Fragment »
....
Łukasza 5 – SZ-PL & HHH

Słowo Życia

Łukasza 5:1-39

Powołanie pierwszych uczniów

1Pewnego dnia, gdy nauczał nad jeziorem Genezaret, napierało na Niego mnóstwo ludzi. Wszyscy bowiem bardzo pragnęli słuchać słowa Bożego. 2Wtedy spostrzegł przy brzegu dwie łodzie, zostawione przez rybaków, którzy płukali sieci. 3Wszedł do jednej z nich i poprosił Szymona, jej właściciela, aby wypchnął ją nieco na wodę. Sam zaś usiadł i przemawiał z niej do tłumów. 4Gdy skończył, zwrócił się do Szymona:

—Wypłyń teraz na jezioro i zarzuć sieci.

5—Panie!—odparł Szymon. —Całą noc ciężko pracowaliśmy i niczego nie złowiliśmy. Skoro jednak Ty tak mówisz, zrobię to.

6Zarzucili więc sieci, ale tym razem były tak pełne, że aż się rwały. 7Zawołali więc na pomoc wspólników z drugiej łodzi. Wkrótce obie łodzie były tak zapełnione rybami, że prawie tonęły. 8Widząc to wszystko, Szymon Piotr upadł przed Jezusem na kolana i prosił:

—Panie, odejdź ode mnie, bo jestem zbyt grzeszny, aby z Tobą przebywać.

9Mówił tak, bo ilość złapanych ryb wywarła na nim ogromne wrażenie. Zdumienie ogarnęło również innych rybaków, 10wśród nich także wspólników Szymona—Jakuba i Jana, synów Zebedeusza. Jezus odpowiedział jednak:

—Niczego się nie obawiaj! Odtąd będziesz łowił ludzi!
....
Dostarczone materiały »
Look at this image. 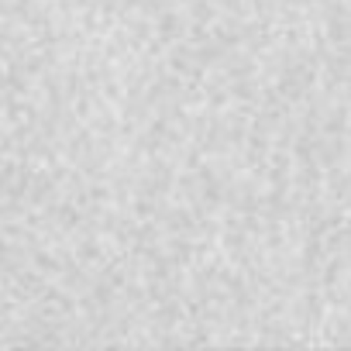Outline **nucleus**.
<instances>
[]
</instances>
....
Polecenia »
a - Streść krócej akapit fragmentu zaczynający się od słów „Pewnego dnia, gdy nauczał”, zachowując jego najważniejsze fakty.
b - Ujmij treść fragmentu w dwóch zdaniach.
c - Przepisz z fragmentu wszystko od słów „5—Panie!—odparł Szymon. —Całą” aż po słowa „będziesz łowił ludzi!”.

Odpowiedzi po kolei »
a - Jezus nauczał nad jeziorem Genezaret, a napierał na Niego tłum ludzi pragnących słuchać słowa Bożego. Zauważył przy brzegu dwie łodzie rybaków, którzy płukali sieci. Wszedł do łodzi Szymona i poprosił go, by odsunął ją nieco od brzegu. Usiadł w niej i przemawiał do tłumów, a po skończeniu zwrócił się do Szymona.

b - Jezus naucza tłumy nad jeziorem Genezaret z łodzi Szymona, a potem każe mu wypłynąć i zarzucić sieci, choć rybacy całą noc niczego nie złowili. Sieci napełniają się tak, że się rwą, a łodzie prawie toną, więc Szymon Piotr pada przed Jezusem na kolana, Jezus zaś mówi mu, by się nie obawiał, bo odtąd będzie łowił ludzi.

c -
5—Panie!—odparł Szymon. —Całą noc ciężko pracowaliśmy i niczego nie złowiliśmy. Skoro jednak Ty tak mówisz, zrobię to.

6Zarzucili więc sieci, ale tym razem były tak pełne, że aż się rwały. 7Zawołali więc na pomoc wspólników z drugiej łodzi. Wkrótce obie łodzie były tak zapełnione rybami, że prawie tonęły. 8Widząc to wszystko, Szymon Piotr upadł przed Jezusem na kolana i prosił:

—Panie, odejdź ode mnie, bo jestem zbyt grzeszny, aby z Tobą przebywać.

9Mówił tak, bo ilość złapanych ryb wywarła na nim ogromne wrażenie. Zdumienie ogarnęło również innych rybaków, 10wśród nich także wspólników Szymona—Jakuba i Jana, synów Zebedeusza. Jezus odpowiedział jednak:

—Niczego się nie obawiaj! Odtąd będziesz łowił ludzi!